* Texte de lecture:
Comment perdre un client et pourquoi s’y préparer
(ou : la traduction indépendante, c’est un peu Dallas)
Ah, petit scarabée. J’espérais ne pas revenir te raconter ma vie parler sous mes traits de vieille conne, mais quelques conversations et événements pas folichons, récemment, me font penser – à tort ou à raison – qu’il y a un point sur lequel je n’ai peut-être pas assez insisté dans mes dernières divagations en date, un petit grain de sable susceptible de venir gripper le quotidien bien huilé du traducteur indépendant qui commence à avoir des commandes régulières : le fait qu’il arrive qu’on perde un client (un bon client, un client régulier, je veux dire). D’où la nécessité absolue de ne pas mettre tous ses œufs dans le même panier et de ne pas se contenter d’un ou deux clients, même s’ils ont l’air a priori de fournir assez de boulot au traducteur freelance pour lui permettre de payer son loyer, ses charges et son bifteck. Je vois une petite dizaine de façons de perdre un client sans difficulté que je m’en vais te narrer pour illustrer cette règle de bon sens.
On peut perdre un client…
… parce qu’on a rendu du mauvais boulot ou une traduction en retard (voire les deux)
C’est vexant et déstabilisant, mais ça arrive, parce qu’il est difficile d’être Super-Traducteur en toutes circonstances. Comme à peu près tout le monde, le traducteur indépendant n’est pas toujours absolument au top dans le travail et comme à peu près tout le monde, il doit parfois faire face à des impondérables qui bouleversent son emploi du temps professionnel.

* Consigne A: Recopiez le passage du texte sur la perte d'un client, en commençant à « On peut perdre » et en terminant à « du temps professionnel. ».
* Consigne B: Rédigez la suite du texte sur la perte d'un client en traduction indépendante, à partir de sa dernière phrase.
Les lignes n'ont aucun rôle dans cet exercice.

* Données:
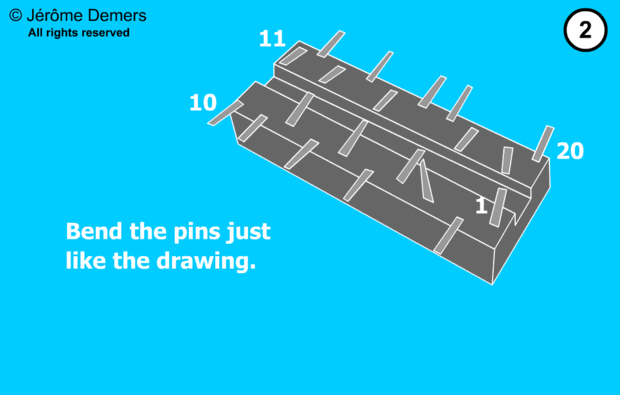 © Jérôme Demers
All rights reserved

2

11

10

20

1

Bend the pins just like the drawing.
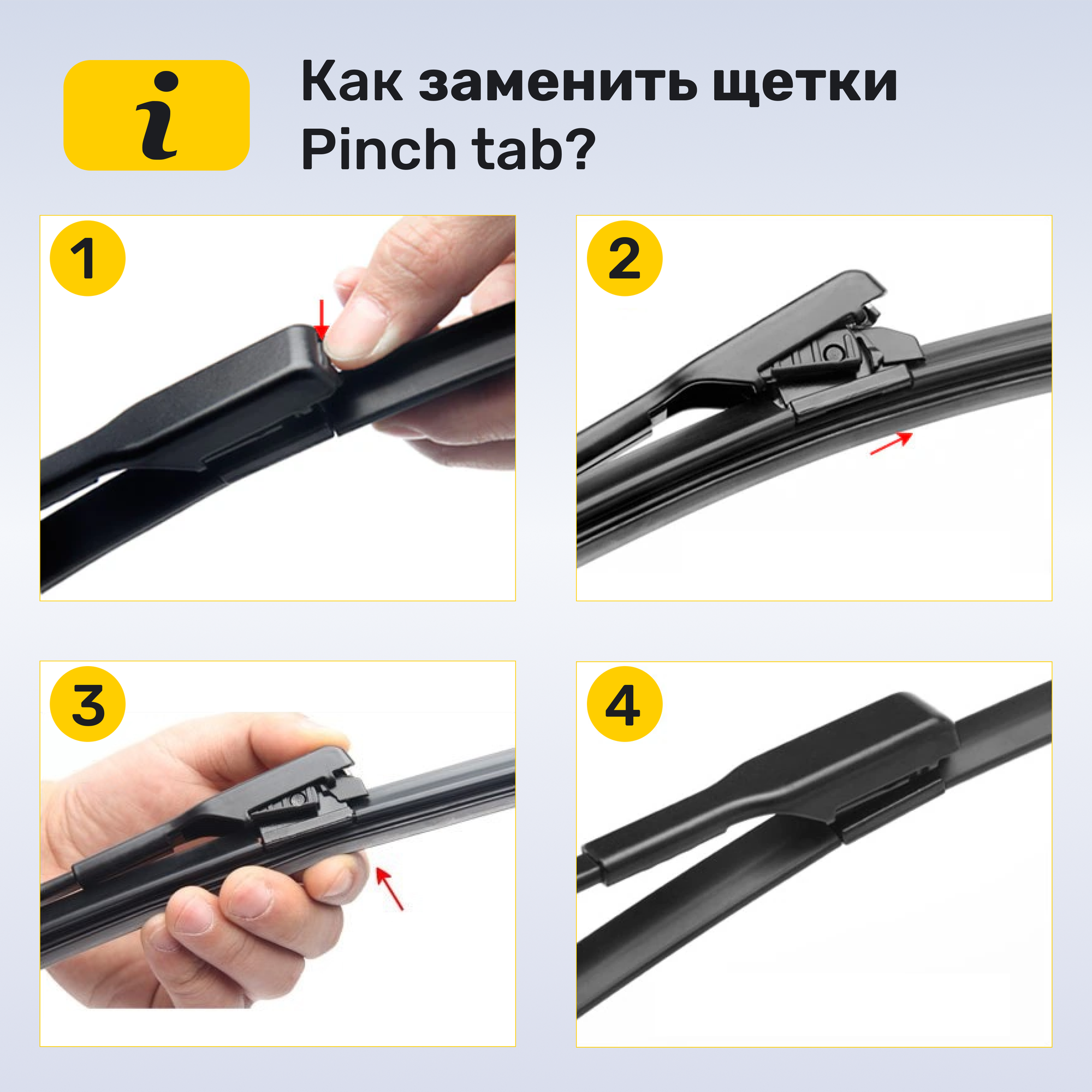 i

Как заменить щетки Pinch tab?

1

2

3

4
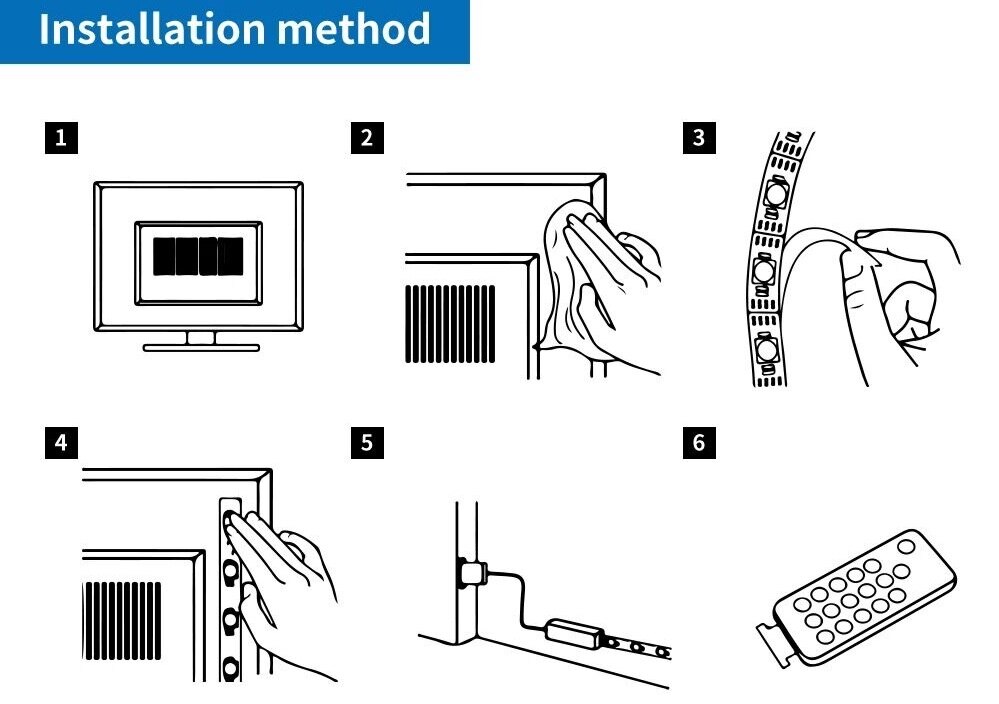 Installation method

1

2

3

4

5

6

* Corrigé A:
On peut perdre un client…
… parce qu’on a rendu du mauvais boulot ou une traduction en retard (voire les deux)
C’est vexant et déstabilisant, mais ça arrive, parce qu’il est difficile d’être Super-Traducteur en toutes circonstances. Comme à peu près tout le monde, le traducteur indépendant n’est pas toujours absolument au top dans le travail et comme à peu près tout le monde, il doit parfois faire face à des impondérables qui bouleversent son emploi du temps professionnel.

* Corrigé B:
Le client étant plus ou moins cruel, se montrant plus ou moins compréhensif, ayant plus ou moins confiance dans son traducteur habituel et disposant lui-même d’une marge de manœuvre plus ou moins grande pour repousser l’utilisation de la traduction qu’il a commandée, il sera selon les circonstances plus ou moins enclin à passer l’éponge si ça n’arrive qu’une fois. Mais une traduction en retard peut mettre en péril un certain nombre d’opérations ultérieures (diffusion à une date impossible à modifier dans l’audiovisuel, lancement d’une campagne de publicité, impression de brochures commerciales pour une date donnée, présentation d’un document interne au personnel, etc.) et un mauvais travail peut compromettre une stratégie complète (dans l’hypothèse où une traduction bif-bof serait imprimée telle quelle, par exemple), ce qui risque bien sûr de décourager le client de refaire appel à un prestataire qu’il jugera désormais peu fiable.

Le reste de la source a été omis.